Derrière un scénario qui donne à fond dans le cliché du retournement de situation perpétuel, se cache une pépite de Johnnie To. Comme dans beaucoup de ses films, c'est la désinvolture de son personnage principal (Lau Ching Wan, excellent), policier surdoué et désœuvré suite à sa mise au placard, qui triomphe du hiératisme de ses opposants (des mafieux lambda).
Les deux camps sont manipulés par un superbe Andy Lau, qui incarne un personnage entre deux eaux n'ayant rien à perdre et se foutant de la gueule de tout le monde à grands coups de bluffs insensés et de déguisements improbables.
L'humour constant et le ton caustique de l'ensemble (la course-poursuite cahin-caha entre les deux héros, sonnés par une explosion, sous une musique épique disproportionnée) tranchent avec le nihilisme du propos, cristallisé par le personnage de Lau, qui se sait mourant. Quelques scènes réellement belles (dans le bus notamment) rehaussent le tout, sans jamais faire baisser le rythme effréné imposé par la course contre le temps de Lau.

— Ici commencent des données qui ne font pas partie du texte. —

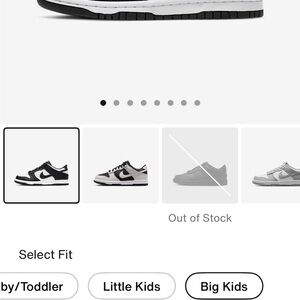 Nike Kids Black and White Sneakers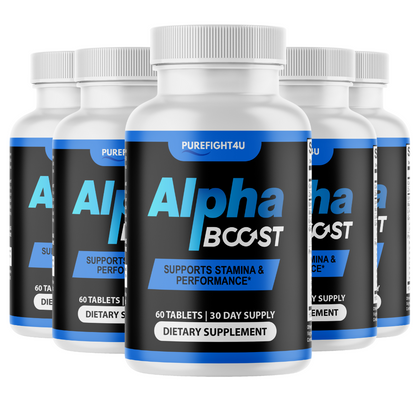 Alpha Boost Male Supplement, Supports Stamina & Energy, AlphaBoost | 60 Tablets
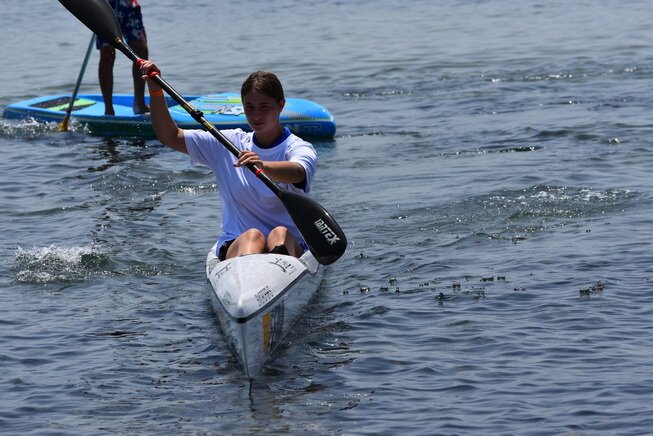 Canoe Ocean Racing: Nicolas LAMBERT riding the waves
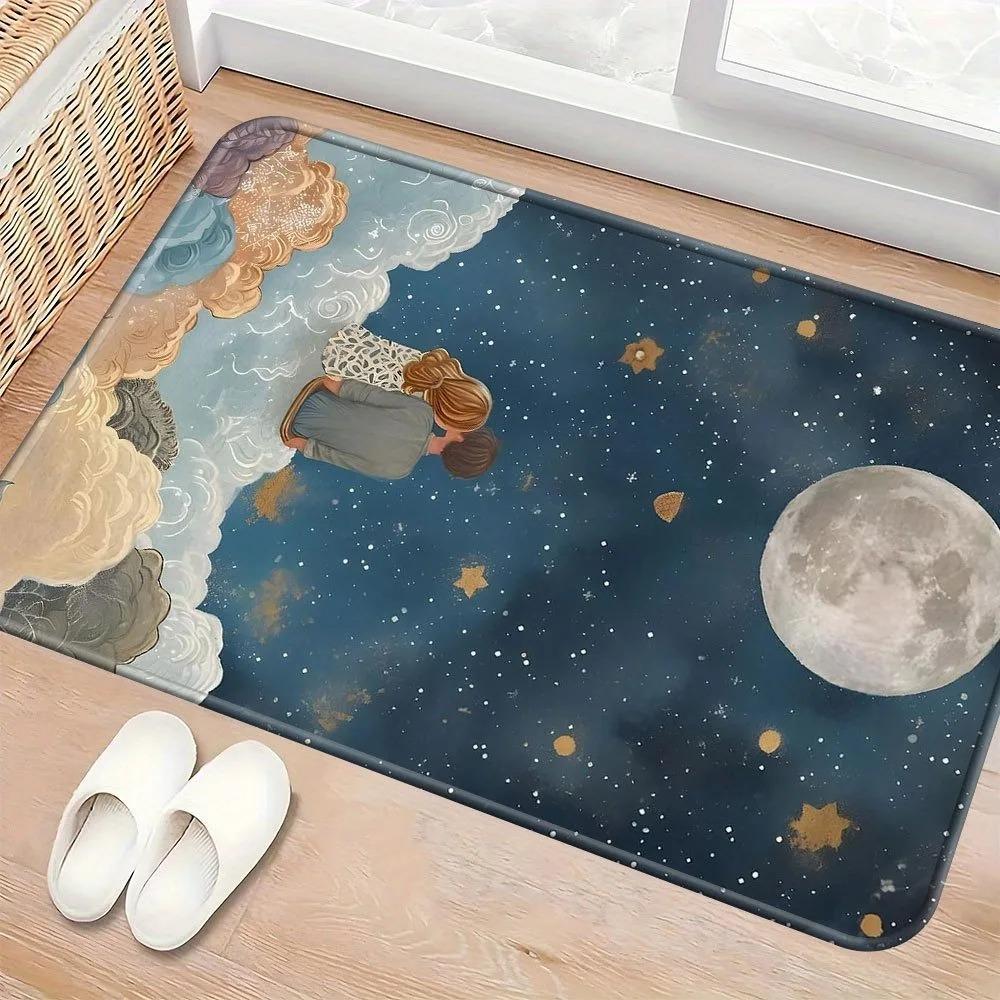 1PC Rainbow Pattern Kitchen Rugs Non-Slip Home Door Mats Pop design Bathroom Rug Bath Mat Carpet for Home Sink Laundry Decor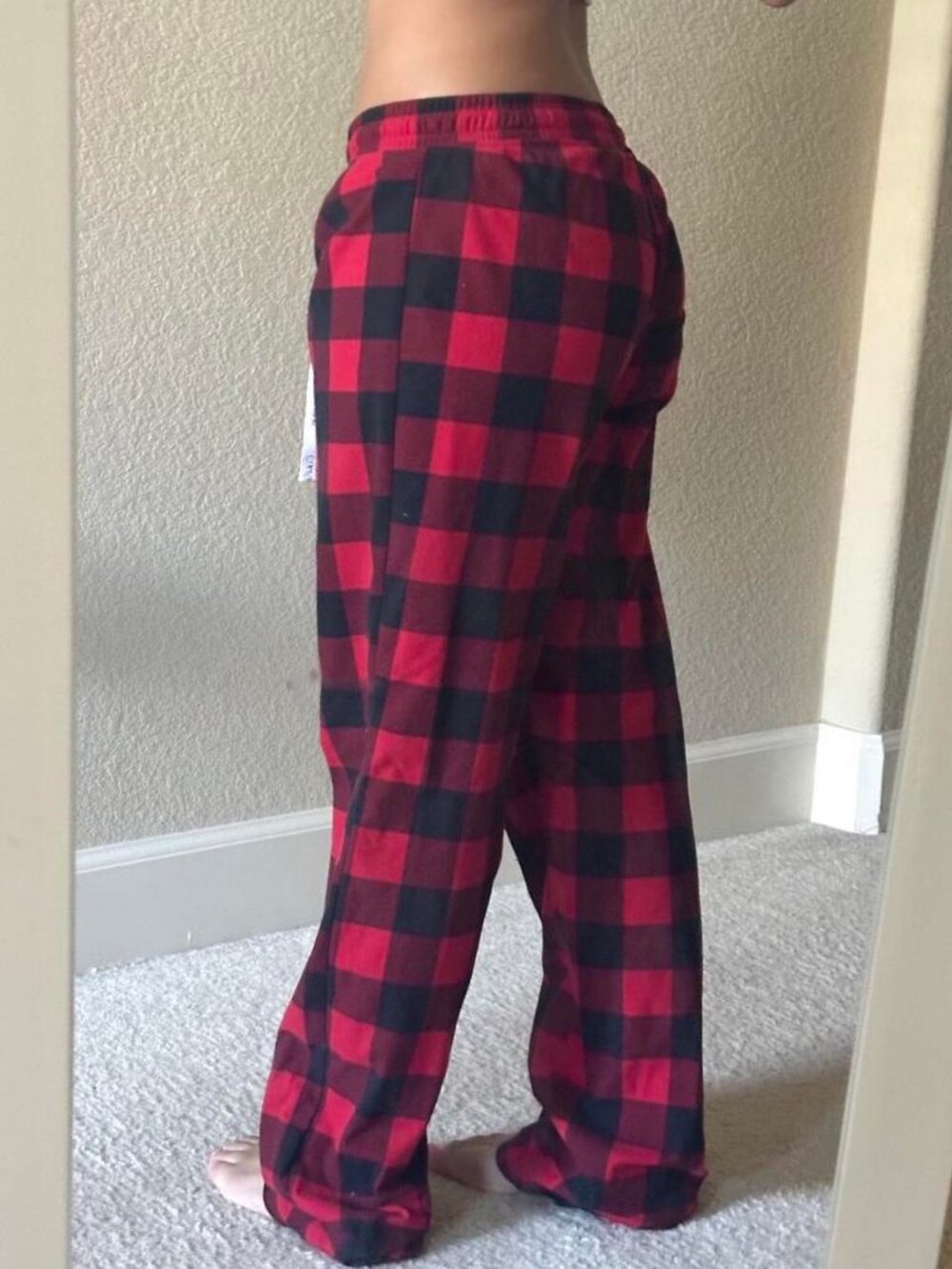 Calvin Klein PJ Plaid Pants, size S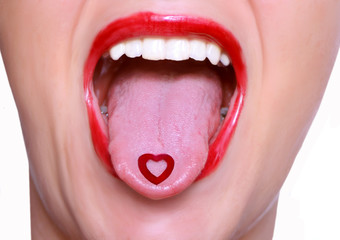 heart on tongue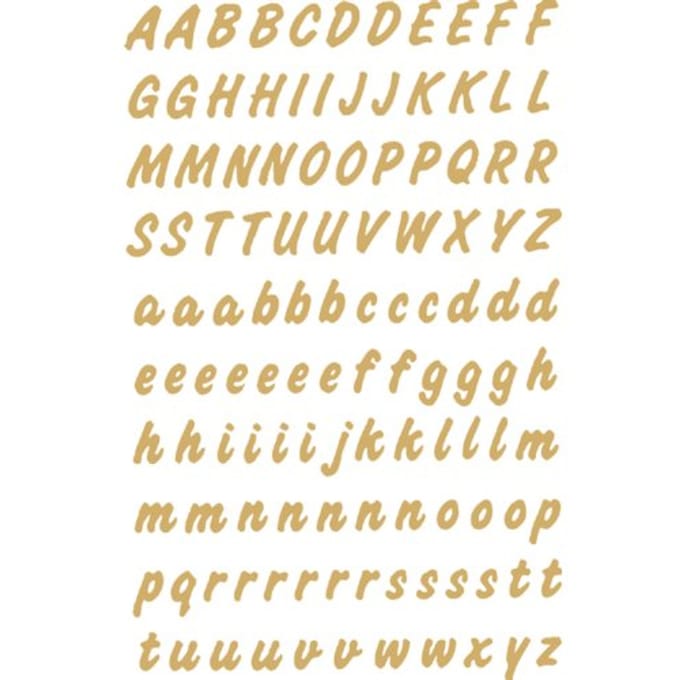 Etiket HERMA 4152 8mm letters A-Z goud op transparant 238 stuks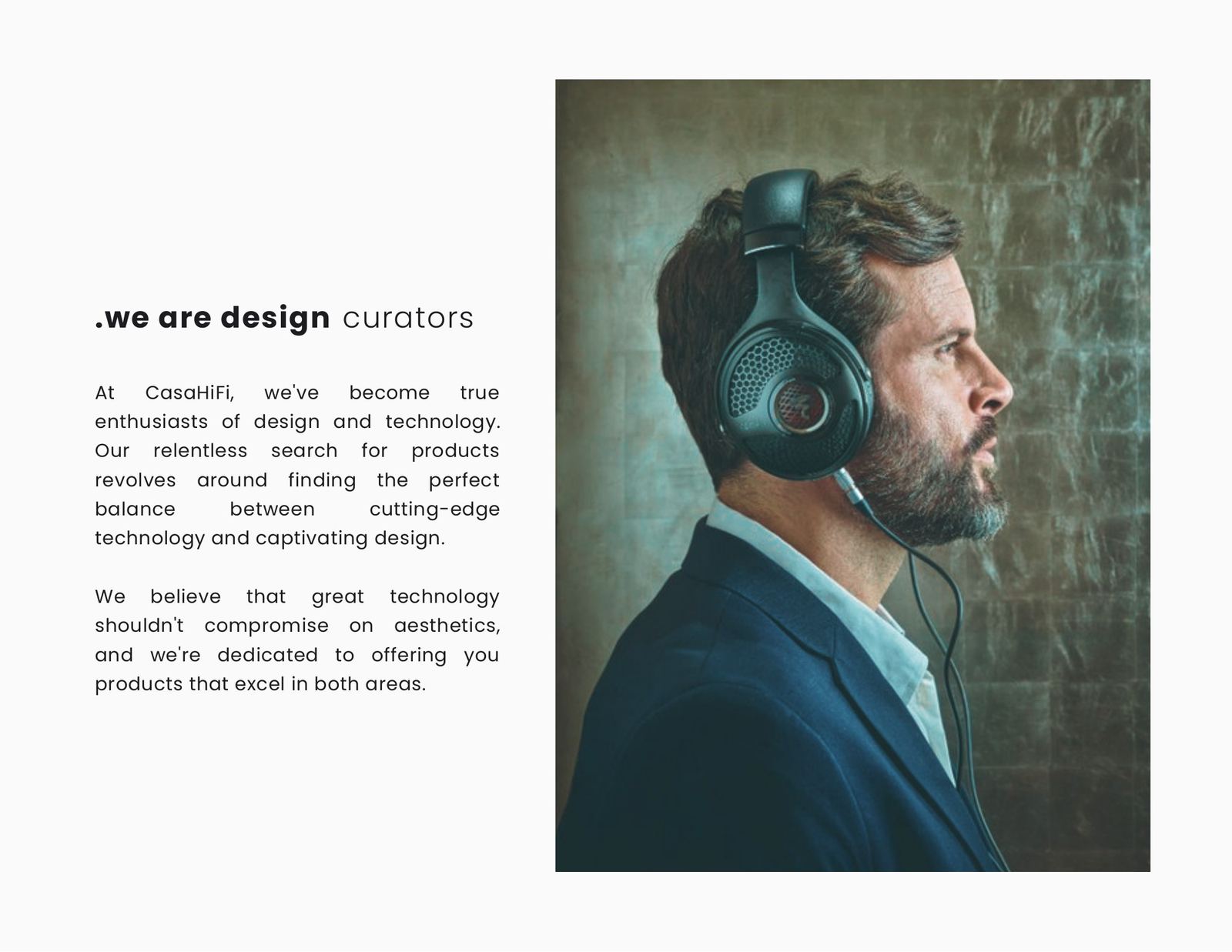 CasaHiFi brochure page
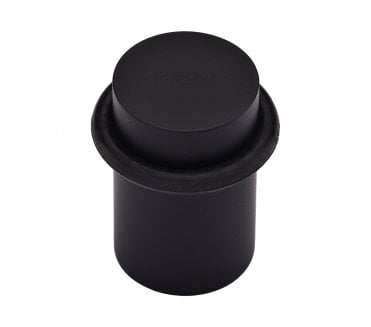 Heritage Brass V1083 Round Floor Door Stop - Matt Black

Celui-ci se présente d'ailleurs comme un miroir du metteur en scène, avouant mener son comparse en bateau - lequel de son côté admet à demi-mot aimer cela. La mise en scène est... parfaite, comme souvent avec To, malgré quelques effets d'accéléré / ralenti disgracieux, mais qui restent néanmoins cohérents avec la situation de Lau - cadavre en devenir pour qui l'on peut supposer que le temps s’écoule différemment.
Le final est peut-être de trop, opérant un ultime retournement quelque peu superflu, mais ce qui reste en tête après le visionnage, c'est bien l'ambiance bleu nuit du film, et la peinture remarquable des relations entre les différents protagonistes du film.